OpenCode Servers - When you message a channel, Disunday spawns (or reuses) an OpenCode server for that project directory. The server handles the actual AI coding session.
Channel Metadata - Each channel's topic contains XML metadata linking it to a directory and bot:
<disunday><directory>/path/to/project</directory><app>bot_id</app></disunday>Session Cache - On startup, Disunday pre-fetches session lists for all projects, making /resume autocomplete fast from the first use.
Voice Processing - Voice features run in a worker thread. Audio flows: Discord Opus → Decoder → Downsample (48kHz→16kHz) → Gemini API → Response → Upsample → Opus → Discord.
Graceful Restart - Send SIGUSR2 to restart the bot with new code without losing connections.
Set the AI model in your project's opencode.json:
{
"model": "anthropic/claude-sonnet-4-20250514"
}Format: provider/model-name
Examples:
anthropic/claude-sonnet-4-20250514- Claude Sonnet 4anthropic/claude-opus-4-20250514- Claude Opus 4openai/gpt-4o- GPT-4ogoogle/gemini-2.5-pro- Gemini 2.5 Pro
Or use /model in Discord to change the model per channel or session.
Disunday officially supports and endorses oh-my-opencode - a powerful agent framework that extends OpenCode with specialized agents like Prometheus (planning), Oracle (architecture), Hephaestus (implementation), and more.
| Command | Description |
|---|---|
/agent |
Select an agent from dropdown menu |
/prometheus-agent |
Switch to Prometheus (planning agent) |
/oracle-agent |
Switch to Oracle (architecture consultant) |
/hephaestus-agent |
Switch to Hephaestus (implementation) |
/<agent-name>-agent |
Quick switch to any configured agent |
Quick agent commands are auto-generated from your project's agent configuration. Only agents with mode: "primary" or mode: "all" appear as commands.

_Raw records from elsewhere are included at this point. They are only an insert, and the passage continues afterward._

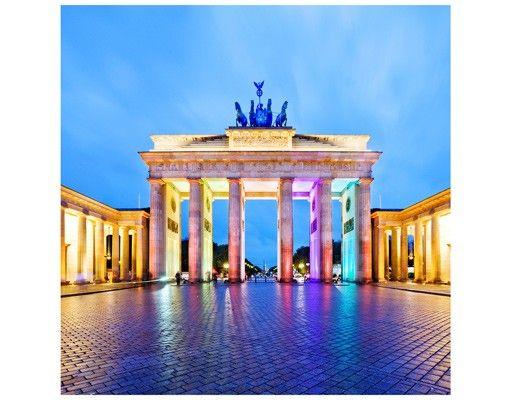 Beistelltisch - Erleuchtetes Brandenburger Tor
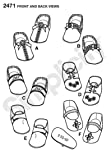 Simplicity Sewing Pattern Baby Shoes 6 Variations
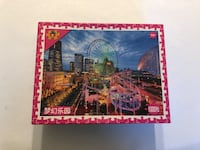 Puzzle 1000 pieces Stafford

Agent persistence - Set a default agent per channel with /agent. All new sessions in that channel use that agent. Override per-session by running /agent inside a thread.

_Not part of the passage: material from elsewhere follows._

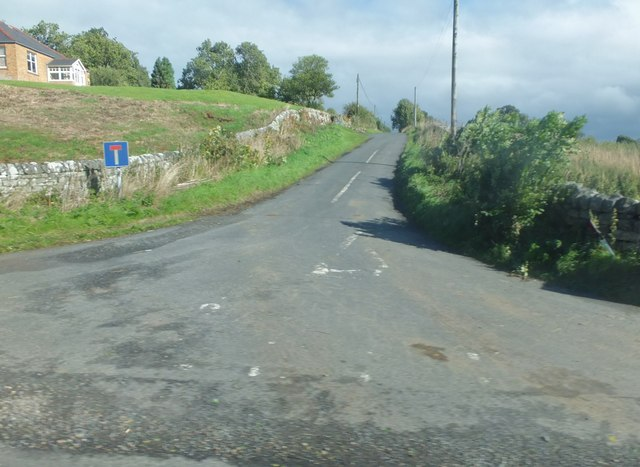 Road to Rothley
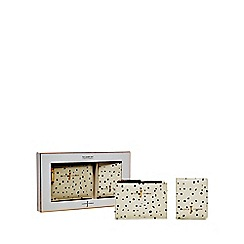 J by Jasper Conran - White spotted purse and cardholder set in a gift box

Agent tag in thread name - When you switch agents in a session, the thread name updates with a tag:
Fix login bug → Fix login bug [hephaestus]
Automatic model selection - Each agent can have its own model configured. Priority order:
- Session model (set via
/modelin thread) - Agent model (from agent config)
- Channel model (set via
/modelin channel) - Project default
Agents are configured in your OpenCode project. See the oh-my-opencode documentation for setup instructions.
Once configured, restart Disunday to register the quick agent commands (/prometheus-agent, etc.).